> _TEXTAUSZUG_

──────

Meine Mutter, bei der ich bei Aishas Geburt noch wohnte, hat mir geholfen. Ich bin aber selbst alle zwei Stunden aufgestanden, als ich meine Tochter nach einem Monat schon regelmässig bei mir hatte. Ich bin so dankbar für diese Zeit! Sie hat mich sehr stark gemacht.

Wann ist Nicolas Herzig trotzdem noch Loco?
Wenn ich auf meinen Töff steige, habe ich immer noch alle Schrauben locker. Deshalb fahre ich nur noch so wenig möglich mit ihm. Ein Konzert gibt mir mehr Adrenalin.

Heute ist es schon fast normal, dass man auch zu gewissen Substanzen greift, um sich zu stimulieren. Wie halten Sie es damit?
Ich habe früher sehr viel gekifft. Alkohol habe ich nie konsumiert. Dann habe ich aufgehört zu rauchen und bin immer mehr auf den «Trip» gekommen, so bewusst wie möglich zu sein. Weil ich ein Workaholic bin, greife ich noch hin und wieder zu einem Joint, aber es ist vor allem meine Tochter, die mich immer wieder runterholt.

Weshalb hatten Sie gekifft?
Ich habe es oft gebraucht, um negative Sachen zu vergessen. Gerade, wenn es einem nicht gut geht, kann das Kiffen jedoch sehr negative Auswirkungen haben. Wie das Konsumieren von anderen Substanzen. Ich will das aber nicht kritisieren. Ich finde einfach, man muss alles so bewusst wie möglich machen. Sogar das Wohnungsputzen ist dann meditativ – zumindest für mich.

──────

> _GEZEIGTE AUFLISTUNG_
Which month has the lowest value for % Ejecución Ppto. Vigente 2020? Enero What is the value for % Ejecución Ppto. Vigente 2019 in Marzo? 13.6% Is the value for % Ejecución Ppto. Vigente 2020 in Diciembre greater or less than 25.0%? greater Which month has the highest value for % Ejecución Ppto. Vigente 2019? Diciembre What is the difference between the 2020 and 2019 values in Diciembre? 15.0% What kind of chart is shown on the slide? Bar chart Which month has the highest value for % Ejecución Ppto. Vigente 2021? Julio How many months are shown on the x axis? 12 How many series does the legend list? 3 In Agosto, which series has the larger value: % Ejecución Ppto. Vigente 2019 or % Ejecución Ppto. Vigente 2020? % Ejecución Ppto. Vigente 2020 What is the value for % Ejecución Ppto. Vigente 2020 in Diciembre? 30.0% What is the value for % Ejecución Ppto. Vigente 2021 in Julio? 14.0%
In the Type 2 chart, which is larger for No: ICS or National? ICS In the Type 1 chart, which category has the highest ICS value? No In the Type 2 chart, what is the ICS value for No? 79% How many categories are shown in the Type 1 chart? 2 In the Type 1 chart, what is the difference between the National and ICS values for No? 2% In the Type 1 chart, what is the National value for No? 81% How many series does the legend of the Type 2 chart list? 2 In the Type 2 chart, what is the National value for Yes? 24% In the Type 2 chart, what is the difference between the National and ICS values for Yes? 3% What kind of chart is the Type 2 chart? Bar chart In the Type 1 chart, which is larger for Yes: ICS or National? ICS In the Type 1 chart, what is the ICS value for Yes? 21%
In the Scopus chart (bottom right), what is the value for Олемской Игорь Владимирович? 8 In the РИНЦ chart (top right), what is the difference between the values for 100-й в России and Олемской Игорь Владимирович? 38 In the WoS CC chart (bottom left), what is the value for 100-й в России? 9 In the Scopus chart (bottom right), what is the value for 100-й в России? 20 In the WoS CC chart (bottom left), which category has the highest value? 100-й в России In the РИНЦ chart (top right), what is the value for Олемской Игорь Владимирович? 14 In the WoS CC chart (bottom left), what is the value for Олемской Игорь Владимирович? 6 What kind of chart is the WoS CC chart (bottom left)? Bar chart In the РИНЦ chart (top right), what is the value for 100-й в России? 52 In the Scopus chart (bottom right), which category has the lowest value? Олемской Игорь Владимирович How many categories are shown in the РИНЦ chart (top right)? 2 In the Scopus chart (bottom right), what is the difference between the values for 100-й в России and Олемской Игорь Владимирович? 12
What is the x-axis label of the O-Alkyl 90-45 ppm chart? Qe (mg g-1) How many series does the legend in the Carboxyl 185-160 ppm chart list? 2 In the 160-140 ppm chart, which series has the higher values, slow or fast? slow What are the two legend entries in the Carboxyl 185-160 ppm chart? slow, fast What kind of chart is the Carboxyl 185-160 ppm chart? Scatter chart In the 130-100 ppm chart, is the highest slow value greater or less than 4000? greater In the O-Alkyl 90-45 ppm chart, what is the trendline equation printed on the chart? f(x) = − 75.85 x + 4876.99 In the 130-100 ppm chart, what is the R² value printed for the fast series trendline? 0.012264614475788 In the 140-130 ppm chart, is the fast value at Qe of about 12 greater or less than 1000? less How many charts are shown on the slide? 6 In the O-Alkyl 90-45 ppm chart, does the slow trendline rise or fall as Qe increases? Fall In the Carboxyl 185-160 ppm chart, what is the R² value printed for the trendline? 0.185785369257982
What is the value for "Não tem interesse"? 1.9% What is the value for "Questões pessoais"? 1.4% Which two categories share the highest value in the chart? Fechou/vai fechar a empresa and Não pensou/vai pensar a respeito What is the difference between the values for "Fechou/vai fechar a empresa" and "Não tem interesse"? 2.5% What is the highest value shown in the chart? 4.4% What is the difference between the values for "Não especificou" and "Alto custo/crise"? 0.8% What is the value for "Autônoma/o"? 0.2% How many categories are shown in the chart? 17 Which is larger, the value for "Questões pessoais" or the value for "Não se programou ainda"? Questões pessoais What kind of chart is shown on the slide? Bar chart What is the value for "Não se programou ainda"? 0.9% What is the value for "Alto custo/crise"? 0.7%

──────

> _AUFGABENSTELLUNG_
1 > Schreiben Sie das Interview von „Weshalb hatten Sie“ bis einschließlich „zumindest für mich.“ neu und setzen Sie dabei „Drogen“ an die Stelle von „Substanzen“.
2 > Entnehmen Sie der Auflistung die Zeilen von ihrem Anfang bis einschließlich der Zeile mit „In the Type 2 chart, which“ und geben Sie nur diese unverändert wieder.

> _ANTWORTEN JE AUFGABE_
1 >
Weshalb hatten Sie gekifft?
Ich habe es oft gebraucht, um negative Sachen zu vergessen. Gerade, wenn es einem nicht gut geht, kann das Kiffen jedoch sehr negative Auswirkungen haben. Wie das Konsumieren von anderen Drogen. Ich will das aber nicht kritisieren. Ich finde einfach, man muss alles so bewusst wie möglich machen. Sogar das Wohnungsputzen ist dann meditativ – zumindest für mich.

2 >
Which month has the lowest value for % Ejecución Ppto. Vigente 2020? Enero What is the value for % Ejecución Ppto. Vigente 2019 in Marzo? 13.6% Is the value for % Ejecución Ppto. Vigente 2020 in Diciembre greater or less than 25.0%? greater Which month has the highest value for % Ejecución Ppto. Vigente 2019? Diciembre What is the difference between the 2020 and 2019 values in Diciembre? 15.0% What kind of chart is shown on the slide? Bar chart Which month has the highest value for % Ejecución Ppto. Vigente 2021? Julio How many months are shown on the x axis? 12 How many series does the legend list? 3 In Agosto, which series has the larger value: % Ejecución Ppto. Vigente 2019 or % Ejecución Ppto. Vigente 2020? % Ejecución Ppto. Vigente 2020 What is the value for % Ejecución Ppto. Vigente 2020 in Diciembre? 30.0% What is the value for % Ejecución Ppto. Vigente 2021 in Julio? 14.0%
In the Type 2 chart, which is larger for No: ICS or National? ICS In the Type 1 chart, which category has the highest ICS value? No In the Type 2 chart, what is the ICS value for No? 79% How many categories are shown in the Type 1 chart? 2 In the Type 1 chart, what is the difference between the National and ICS values for No? 2% In the Type 1 chart, what is the National value for No? 81% How many series does the legend of the Type 2 chart list? 2 In the Type 2 chart, what is the National value for Yes? 24% In the Type 2 chart, what is the difference between the National and ICS values for Yes? 3% What kind of chart is the Type 2 chart? Bar chart In the Type 1 chart, which is larger for Yes: ICS or National? ICS In the Type 1 chart, what is the ICS value for Yes? 21%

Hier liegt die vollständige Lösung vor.